Grease is the hardest lubricant to sample well. It does not flow, it is not uniform inside a bearing, and its condition can change dramatically over a few millimetres. ASTM D7718 is the practice that makes grease sampling repeatable enough to trend — turning a smear on a spatula into a data point you can compare against last quarter's and act on with confidence.
What it covers
D7718 covers obtaining trendable in-service grease samples from a defined range of equipment: motor-operated valves, gearboxes, pillow-block bearings, electric motors, exposed bearings, open gears and failed grease-lubricated components. It recognises that some components do not mix their grease well — large or slow-rotating bearings being the obvious case — and explicitly allows multiple samples from different locations, and the blending of samples where a more homogeneous result is needed.
The practice describes the main sampling tools and when each applies: an active sampling device with a piston and probe that draws grease directly from the lubricated zone, a passive device that captures grease purged during relubrication, a simple tubing method, and a spatula-and-container approach for open and exposed bearings. Around those tools it sets the discipline that actually makes the data usable — cleanliness of the device and access port, capping and crushproof shipping, operator training in the internal layout of the component, and the minimum label information that ties a sample to its equipment, point and run hours. It also carries a clear safety rule: never sample a running component unless you are sampling from a purge path.
Why it matters in practice
The whole value of grease monitoring lies in consistency. A trend only means something if every sample comes from the same place, by the same method, at the same point in the relubrication cycle. D7718 names that principle and gives the procedures to honour it, so that wear metals, contamination and consistency changes reflect the bearing rather than the technician. It also warns against the most damaging field shortcut — pumping more grease to force a purge that will not come — which can wreck the very bearing being monitored.

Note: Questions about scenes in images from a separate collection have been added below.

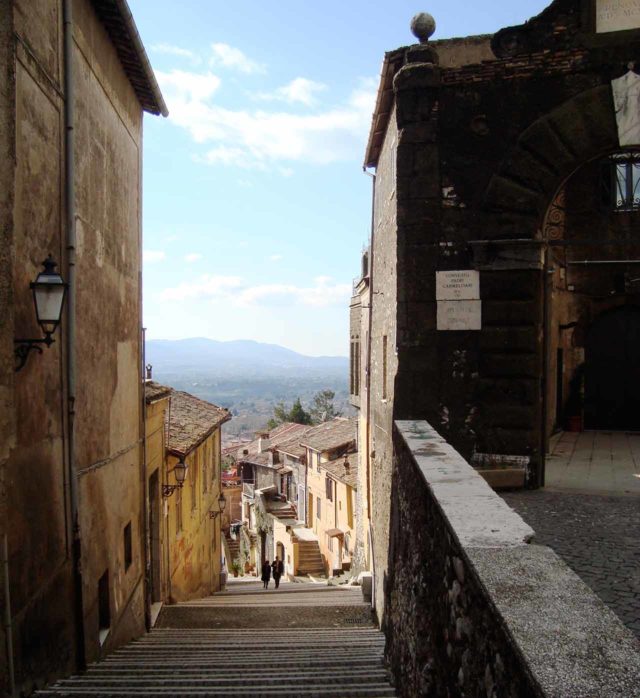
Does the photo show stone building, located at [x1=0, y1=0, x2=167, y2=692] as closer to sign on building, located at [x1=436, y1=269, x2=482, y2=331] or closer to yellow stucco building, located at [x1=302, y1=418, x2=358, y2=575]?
sign on building, located at [x1=436, y1=269, x2=482, y2=331]

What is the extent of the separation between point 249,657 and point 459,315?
4885 millimetres

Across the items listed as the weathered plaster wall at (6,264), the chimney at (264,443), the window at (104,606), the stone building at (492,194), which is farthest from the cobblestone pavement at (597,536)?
the chimney at (264,443)

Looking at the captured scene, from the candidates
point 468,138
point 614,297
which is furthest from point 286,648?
point 614,297

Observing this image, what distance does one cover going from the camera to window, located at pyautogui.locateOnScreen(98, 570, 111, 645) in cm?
800

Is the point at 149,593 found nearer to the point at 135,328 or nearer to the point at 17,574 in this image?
the point at 135,328

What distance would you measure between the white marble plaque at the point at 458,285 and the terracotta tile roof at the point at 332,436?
28.1m

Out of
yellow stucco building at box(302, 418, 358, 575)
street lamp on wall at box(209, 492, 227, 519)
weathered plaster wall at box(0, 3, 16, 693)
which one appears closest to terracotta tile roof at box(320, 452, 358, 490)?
yellow stucco building at box(302, 418, 358, 575)

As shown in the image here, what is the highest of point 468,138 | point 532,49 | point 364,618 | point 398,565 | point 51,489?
point 532,49

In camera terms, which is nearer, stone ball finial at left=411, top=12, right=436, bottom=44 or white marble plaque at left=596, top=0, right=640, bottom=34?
white marble plaque at left=596, top=0, right=640, bottom=34

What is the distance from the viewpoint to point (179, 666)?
6.71m

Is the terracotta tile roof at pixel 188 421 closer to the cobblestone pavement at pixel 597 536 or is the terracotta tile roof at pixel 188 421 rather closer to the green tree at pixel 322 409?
the cobblestone pavement at pixel 597 536

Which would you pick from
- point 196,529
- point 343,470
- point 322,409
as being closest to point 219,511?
point 196,529

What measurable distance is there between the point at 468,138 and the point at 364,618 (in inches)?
324

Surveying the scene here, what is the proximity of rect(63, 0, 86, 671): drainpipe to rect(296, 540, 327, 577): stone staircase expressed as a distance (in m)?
30.0
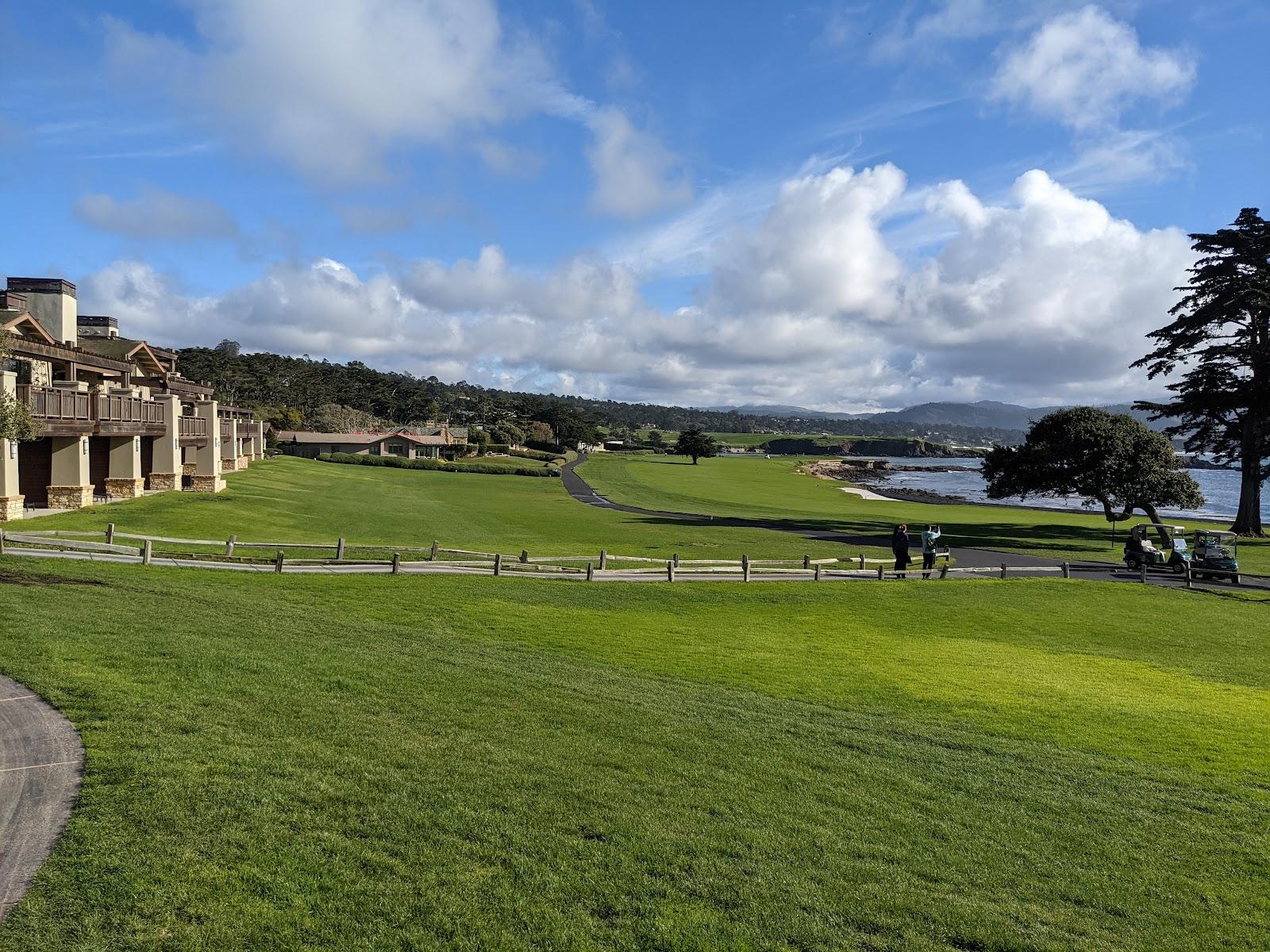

For a condition-monitoring programme, the first few samples establish a baseline and everything afterward is read against it. Sloppy or inconsistent early sampling poisons that baseline permanently, which is why the practice puts so much weight on technique and documentation.
How we use it
We use D7718 as the backbone of grease condition-monitoring programme design — choosing the sampling method for each component type, defining repeatable sampling points, and setting the timing relative to relubrication. It feeds directly into the analytical suite we run on the grease: wear-particle work, elemental analysis, antioxidant remaining life and consistency. Because the required sample volume depends on which tests are planned, we fix the analytical programme first and let it drive the sampling specification. When advising wind, industrial or marine clients on bearing and gearbox grease, D7718 is the practice the field procedure is built on.